● **TASK OBJECTIVE**
Write out every entry exactly as it appears.

● **DATA SECTION**
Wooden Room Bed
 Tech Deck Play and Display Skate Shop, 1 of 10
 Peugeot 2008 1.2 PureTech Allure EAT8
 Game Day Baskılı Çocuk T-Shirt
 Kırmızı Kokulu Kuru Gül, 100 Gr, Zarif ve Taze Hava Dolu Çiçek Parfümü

● **COMPLETED EXERCISE**
Wooden Room Bed
 Tech Deck Play and Display Skate Shop, 1 of 10
 Peugeot 2008 1.2 PureTech Allure EAT8
 Game Day Baskılı Çocuk T-Shirt
 Kırmızı Kokulu Kuru Gül, 100 Gr, Zarif ve Taze Hava Dolu Çiçek Parfümü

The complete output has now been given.